## [QUESTIONS ON THE MATERIAL]
1. In the Donegal batholith text, reproduce everything from "The Donegal batholith is" down to "plutons lie offshore.".
2. Answer these questions using the Donegal batholith text:
(a) How far does the batholith extend in a SW-NE direction?
(b) By what point is subduction thought to have ceased?
(c) How long is the Main Donegal Granite?
3. According to the Donegal batholith text, is each statement below correct? Answer yes or no, and quote the words that decide it.
(a) The batholith is made up of six plutons.
(b) The granites are thought to be subduction-related.
(c) The first intrusion phase of the Main Donegal Granite is a fine-grained granodiorite.
───── DOCUMENT EXTRACT
= Donegal batholith =

The Donegal batholith is a large granitic igneous intrusion of early Devonian age that outcrops in County Donegal in Ireland. It consists of at least eight separate plutons, the largest of which is the Main Donegal Granite. It was intruded at a late stage in the Caledonian orogeny about 400 million years ago (Ma).

==Extent and geometry==
The Donegal batholith extends for about 75 km in a SW-NE direction from just west of the small town of Ardara to Fanad Head. The NW-SE extent is more difficult to determine as much of the Thorr and Fanad plutons lie offshore.

==Formation==
The Donegal batholith was formed during the Early Devonian, towards the end of the Caledonian orogeny between about 418 and 397 Ma. It is interpreted to have been intruded along a major SW-NE trending sinistral shear zone. The space to allow the intrusion of such large volumes of granitic magma into the crust is thought to be a result of movement along the shear zone combined with the sinistral strike-slip reactivation of a major SSW-NNE trending fault, running approximately through the centres of the Ardara, Trawenagh Bay, Rosses and Thorr plutons.

The chemistry and timing of the granites does not suggest that they are subduction-related. Subduction is thought to have ceased by the end of the Silurian (~419 Ma) and there is no evidence of significant involvement of mid-ocean ridge basalt or asthenosphere sources for the granitic melts. Break-off of the subducting slab following the end of subduction would lead to the upwelling of hot asthenosphere, causing melting of the overlying lithosphere producing lamprophyric magmas, underplating and injecting into the crust. The granitic magmas may be a result of either partially melting the lamprophyric underplate or by differentiation from the lamprophyric magmas. Further upwelling would lead to an increase degree of melting within the crust, contributing to a decrease in the amount of mantle component in the granitic melts. This is consistent with an overall change from more basic to more acidic with time observed in the plutons and a reduction of Barium and Strontium.

==Plutons==
The batholith is made of at least eight separate granitic plutons.

===Main Donegal Granite===
This is the largest of the plutons, extending for 44 km and about 10 km across. Three main phases of intrusion are evident. The first phase is a fine-grained granodiorite, which was emplaced into the Dalradian country rock, followed by sheeted tonalites intruded into both the Dalradian and the granodiorite. These early phases were followed by the emplacement of a large volume of porphyritic monzogranites at a time when the granodiorite and tonalite had cooled sufficiently to fracture.
──────────
───── INPUT DATA
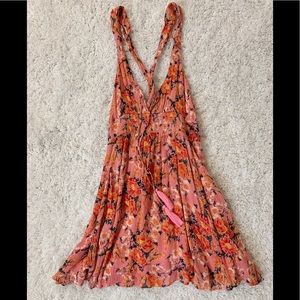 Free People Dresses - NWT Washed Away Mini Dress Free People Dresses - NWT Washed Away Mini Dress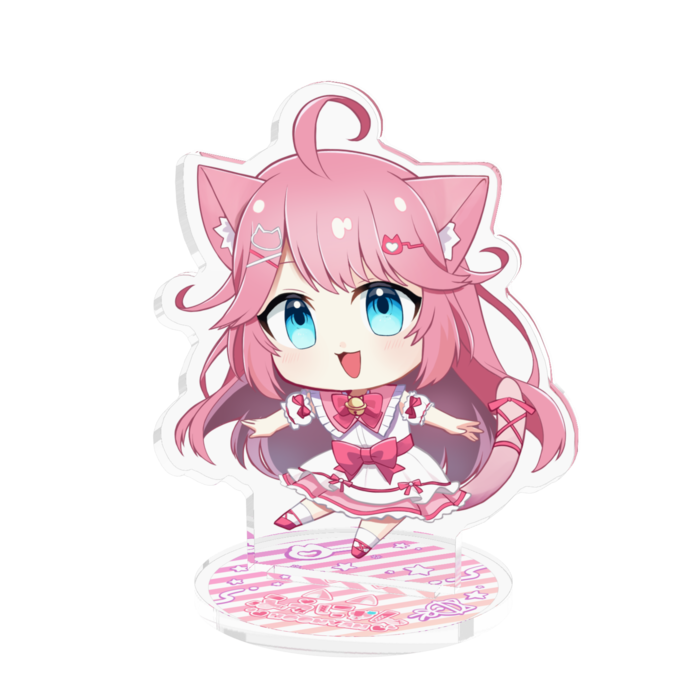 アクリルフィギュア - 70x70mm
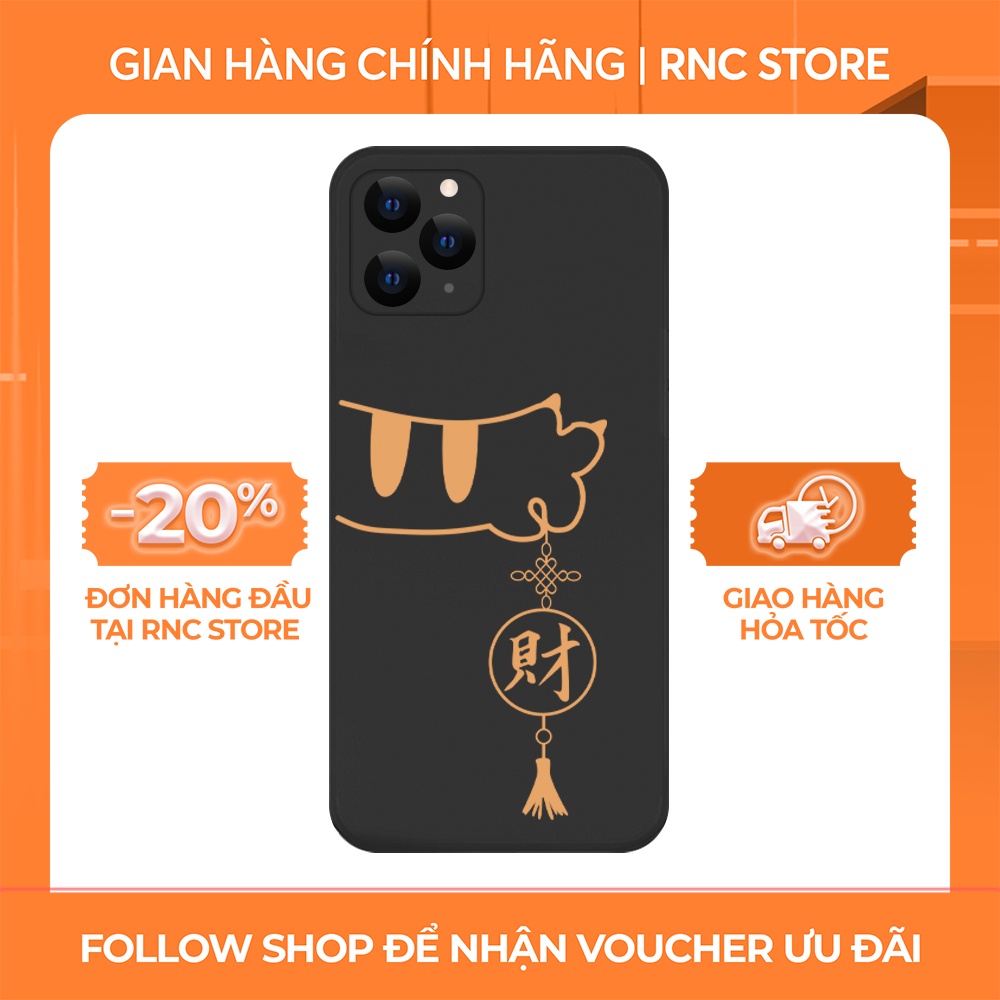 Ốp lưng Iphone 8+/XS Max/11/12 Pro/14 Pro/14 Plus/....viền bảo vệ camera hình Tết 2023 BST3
──────────
───── INPUT DATA
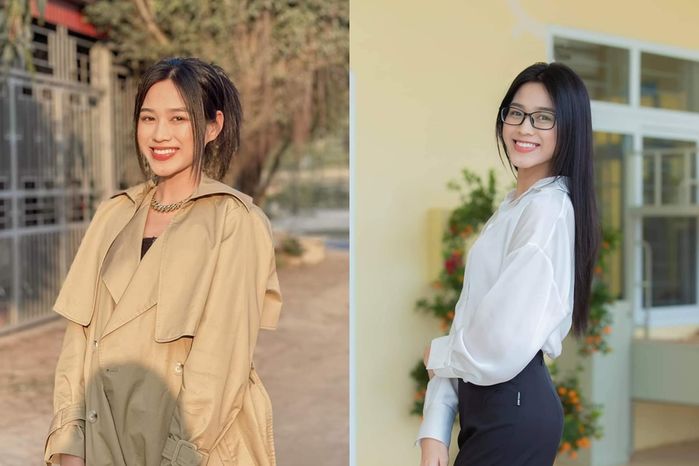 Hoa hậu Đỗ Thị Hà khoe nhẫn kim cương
──────────
## [SET OF ANSWERS]
1.
The Donegal batholith is a large granitic igneous intrusion of early Devonian age that outcrops in County Donegal in Ireland. It consists of at least eight separate plutons, the largest of which is the Main Donegal Granite. It was intruded at a late stage in the Caledonian orogeny about 400 million years ago (Ma).

==Extent and geometry==
The Donegal batholith extends for about 75 km in a SW-NE direction from just west of the small town of Ardara to Fanad Head. The NW-SE extent is more difficult to determine as much of the Thorr and Fanad plutons lie offshore.

2.
(a) About 75 km.
(b) By the end of the Silurian (~419 Ma).
(c) 44 km.

3.
(a) No: "It consists of at least eight separate plutons"
(b) No: "The chemistry and timing of the granites does not suggest that they are subduction-related."
(c) Yes: "The first phase is a fine-grained granodiorite"